---- Penggalan Teks

Senin, 11 November 2013

Kontestasi Ruang Keistimewaan



KONTESTASI  RUANG KEISTIMEWAAN[1]
Oleh:
Sutaryono[2]

Kontestasi politik berkenaan dengan Keistimewaan DIY telah berakhir dengan terbitnya UU 13/2012 tentang Keistimewaan DIY. Namun demikian, bukan berarti kontestasi ruang berkenaan dengan keistimewaan DIY telah berakhir, justru kontestasi bergeser ke DIY. Kontestasi ruang ini ditunjukkan oleh dinamisnya (baca: tarik ulur) dalam penyusunan dan pembahasan perdais sebagai tindak lanjut UU Keistimewaan, hingga terbitnya Perdais Nomor  1  Tahun 2013 Tentang Kewenangan Dalam Urusan Keistimewaan Daerah Istimewa Yogyakarta tanggal 8 Oktober 2013.

--------
---- Data Tercatat

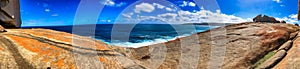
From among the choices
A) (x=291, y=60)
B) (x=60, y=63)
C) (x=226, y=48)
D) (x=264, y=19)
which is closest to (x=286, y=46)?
(x=291, y=60)

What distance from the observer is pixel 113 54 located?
752 centimetres

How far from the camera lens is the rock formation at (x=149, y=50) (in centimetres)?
595

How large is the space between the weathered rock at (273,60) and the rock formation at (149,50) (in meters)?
0.44

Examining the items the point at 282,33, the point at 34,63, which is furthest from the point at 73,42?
the point at 282,33

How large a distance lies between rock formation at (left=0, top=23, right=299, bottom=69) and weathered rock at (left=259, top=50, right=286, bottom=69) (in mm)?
445

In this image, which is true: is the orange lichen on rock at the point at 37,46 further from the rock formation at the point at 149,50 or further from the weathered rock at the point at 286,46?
the weathered rock at the point at 286,46

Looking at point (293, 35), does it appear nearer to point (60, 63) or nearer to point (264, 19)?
point (264, 19)

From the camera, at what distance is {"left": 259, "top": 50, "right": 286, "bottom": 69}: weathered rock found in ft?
32.9

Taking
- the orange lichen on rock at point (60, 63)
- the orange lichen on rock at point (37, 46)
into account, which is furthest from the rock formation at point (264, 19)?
the orange lichen on rock at point (60, 63)

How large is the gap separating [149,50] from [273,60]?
4506mm

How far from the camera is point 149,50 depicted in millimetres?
11672

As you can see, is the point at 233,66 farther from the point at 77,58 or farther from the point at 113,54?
the point at 77,58

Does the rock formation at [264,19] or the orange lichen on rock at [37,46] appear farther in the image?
the rock formation at [264,19]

--------

Tugas yang Dikerjakan
1 – Menurut penggalan teks tentang keistimewaan DIY, dengan terbitnya undang-undang apa kontestasi politik mengenai Keistimewaan DIY berakhir?
2 – Berdasarkan penggalan teks, jelaskan mengapa kontestasi ruang dianggap belum berakhir walaupun UU 13/2012 telah terbit.

Daftar Jawaban
1 – Kontestasi politik itu berakhir dengan terbitnya UU 13/2012 tentang Keistimewaan DIY.

2 – Kontestasi ruang justru bergeser ke DIY. Hal ini ditunjukkan oleh tarik ulur dalam penyusunan dan pembahasan perdais sebagai tindak lanjut UU Keistimewaan. Tarik ulur itu berlangsung hingga terbitnya Perdais Nomor 1 Tahun 2013 pada 8 Oktober 2013.